Kirby Cote from Accessible Sport Manitoba and Winnipeg Trails

Conversations about accessible design are sometimes stifled when the cost of implementing policy is brought up.

“We’re so used to saying disability is too expensive,” Cardona Claros says. “Sometimes, we don’t consider what the cost of inaction is on people’s lives, and we just expect people to be okay with exclusion.”

Cohoe is optimistic about the financial benefits of prioritizing active transportation.

“The city is going to benefit, because we can’t really afford the way we’ve built out our city. It’s just too little infrastructure for too few people, and it hasn’t proved sustainable,” he says.

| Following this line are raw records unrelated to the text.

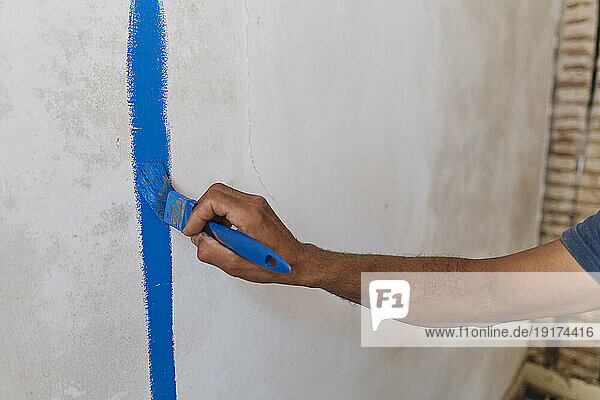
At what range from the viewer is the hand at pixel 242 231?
31.5 inches

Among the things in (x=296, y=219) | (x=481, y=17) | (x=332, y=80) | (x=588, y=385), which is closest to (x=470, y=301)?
(x=296, y=219)

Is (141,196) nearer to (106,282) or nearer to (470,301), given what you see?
(106,282)

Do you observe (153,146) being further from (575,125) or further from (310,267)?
(575,125)

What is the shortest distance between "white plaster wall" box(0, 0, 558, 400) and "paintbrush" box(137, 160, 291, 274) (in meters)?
0.03

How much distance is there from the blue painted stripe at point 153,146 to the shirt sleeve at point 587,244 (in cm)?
74

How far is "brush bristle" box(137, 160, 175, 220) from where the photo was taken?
35.8 inches

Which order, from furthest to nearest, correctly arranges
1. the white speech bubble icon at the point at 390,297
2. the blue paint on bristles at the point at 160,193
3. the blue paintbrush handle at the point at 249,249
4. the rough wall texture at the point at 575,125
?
1. the rough wall texture at the point at 575,125
2. the white speech bubble icon at the point at 390,297
3. the blue paint on bristles at the point at 160,193
4. the blue paintbrush handle at the point at 249,249

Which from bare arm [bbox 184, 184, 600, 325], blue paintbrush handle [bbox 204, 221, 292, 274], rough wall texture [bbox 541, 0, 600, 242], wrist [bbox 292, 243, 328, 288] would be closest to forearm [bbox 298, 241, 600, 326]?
bare arm [bbox 184, 184, 600, 325]

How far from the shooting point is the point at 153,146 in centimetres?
93

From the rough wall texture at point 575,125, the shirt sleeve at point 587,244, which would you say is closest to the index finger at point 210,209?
the shirt sleeve at point 587,244

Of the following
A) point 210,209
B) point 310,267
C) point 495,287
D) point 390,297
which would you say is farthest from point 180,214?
point 495,287

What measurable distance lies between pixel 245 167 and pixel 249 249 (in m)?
0.38

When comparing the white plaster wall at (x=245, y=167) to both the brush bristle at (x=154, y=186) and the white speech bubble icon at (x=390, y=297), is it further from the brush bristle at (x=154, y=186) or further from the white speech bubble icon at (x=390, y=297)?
the white speech bubble icon at (x=390, y=297)

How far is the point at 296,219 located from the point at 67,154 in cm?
54
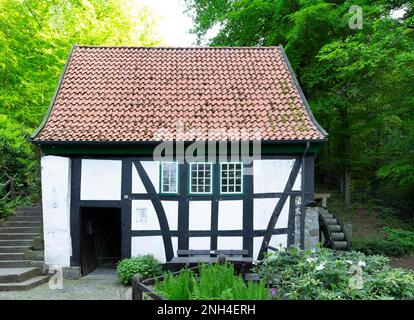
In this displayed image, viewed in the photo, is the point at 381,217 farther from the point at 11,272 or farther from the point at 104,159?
the point at 11,272

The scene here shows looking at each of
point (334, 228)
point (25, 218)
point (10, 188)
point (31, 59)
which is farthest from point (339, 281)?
point (31, 59)

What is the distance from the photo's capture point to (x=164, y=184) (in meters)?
11.2

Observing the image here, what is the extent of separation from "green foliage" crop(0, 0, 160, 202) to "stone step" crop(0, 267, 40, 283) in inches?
204

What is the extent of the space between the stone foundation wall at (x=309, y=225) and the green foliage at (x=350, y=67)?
4.86 metres

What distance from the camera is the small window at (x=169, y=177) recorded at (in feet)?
36.8

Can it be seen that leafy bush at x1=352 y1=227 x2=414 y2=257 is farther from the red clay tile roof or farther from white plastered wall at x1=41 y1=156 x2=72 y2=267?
white plastered wall at x1=41 y1=156 x2=72 y2=267

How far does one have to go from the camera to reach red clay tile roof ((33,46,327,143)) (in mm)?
11086

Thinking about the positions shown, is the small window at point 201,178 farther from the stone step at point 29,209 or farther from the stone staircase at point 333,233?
the stone step at point 29,209

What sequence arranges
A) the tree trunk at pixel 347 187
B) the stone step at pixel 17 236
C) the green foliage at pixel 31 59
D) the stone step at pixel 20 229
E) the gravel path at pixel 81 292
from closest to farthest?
the gravel path at pixel 81 292 < the stone step at pixel 17 236 < the stone step at pixel 20 229 < the green foliage at pixel 31 59 < the tree trunk at pixel 347 187

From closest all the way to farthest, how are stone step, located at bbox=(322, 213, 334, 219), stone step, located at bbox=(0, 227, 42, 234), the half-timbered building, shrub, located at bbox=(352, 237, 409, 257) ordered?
the half-timbered building
stone step, located at bbox=(0, 227, 42, 234)
shrub, located at bbox=(352, 237, 409, 257)
stone step, located at bbox=(322, 213, 334, 219)

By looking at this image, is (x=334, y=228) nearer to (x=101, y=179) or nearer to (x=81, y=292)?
(x=101, y=179)

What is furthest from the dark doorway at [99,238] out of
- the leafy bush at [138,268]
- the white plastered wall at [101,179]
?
the leafy bush at [138,268]

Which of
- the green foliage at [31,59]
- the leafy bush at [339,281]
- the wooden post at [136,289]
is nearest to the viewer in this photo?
the wooden post at [136,289]

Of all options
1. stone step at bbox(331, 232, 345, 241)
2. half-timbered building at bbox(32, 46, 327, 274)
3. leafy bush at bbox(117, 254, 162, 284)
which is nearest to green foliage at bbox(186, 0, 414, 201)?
stone step at bbox(331, 232, 345, 241)
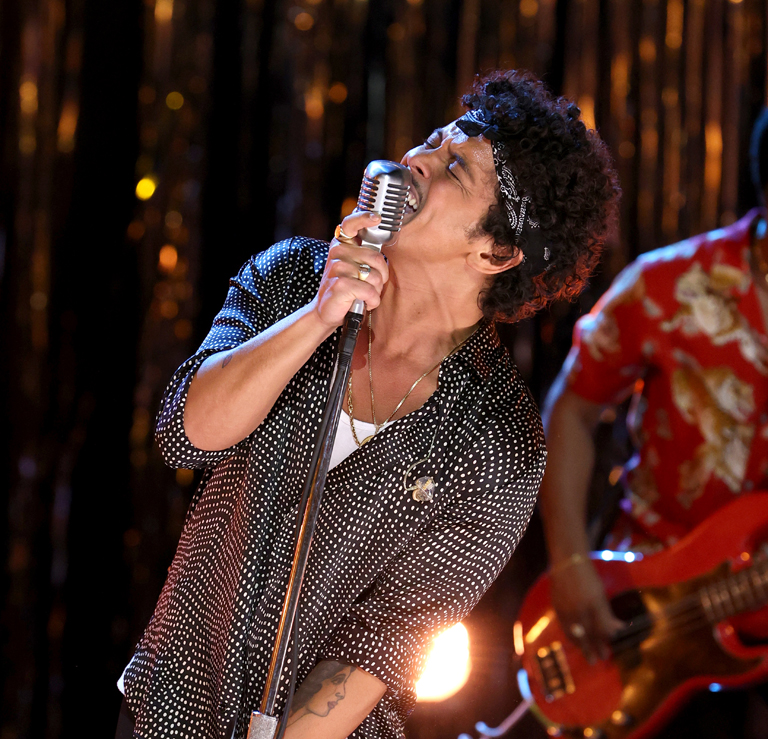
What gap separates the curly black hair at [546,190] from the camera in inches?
55.9

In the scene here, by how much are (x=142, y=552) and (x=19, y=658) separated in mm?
417

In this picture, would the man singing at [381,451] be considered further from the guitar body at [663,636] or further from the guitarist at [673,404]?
the guitar body at [663,636]

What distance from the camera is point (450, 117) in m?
2.51

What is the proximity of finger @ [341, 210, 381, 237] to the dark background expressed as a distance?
1.39 m

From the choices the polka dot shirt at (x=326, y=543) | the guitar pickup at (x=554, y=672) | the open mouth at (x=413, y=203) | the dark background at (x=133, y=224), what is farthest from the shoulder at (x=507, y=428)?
the dark background at (x=133, y=224)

Cost isn’t something that can just be quantified in a dollar amount. This way of measuring the value of an infrastructure project misses the impacts on the environment, as well as individual and community wellbeing.

From a purely financial perspective, consultation and accessible design always show up in the negative as additional “costs” to a project. For Cardona Claros, this way of thinking misses the responsibility of prioritizing accessibility and limits the possibilities for what a city can be.

“We created cities that blocked people from being a part of them, and if we want disabled people to be a part of the city and not be so excluded and marginalized in so many ways, we need to stop thinking of disability as an extra cost. It’s the cost of justice.”

Published in Volume 76, Number 21 of The Uniter (March 17, 2022)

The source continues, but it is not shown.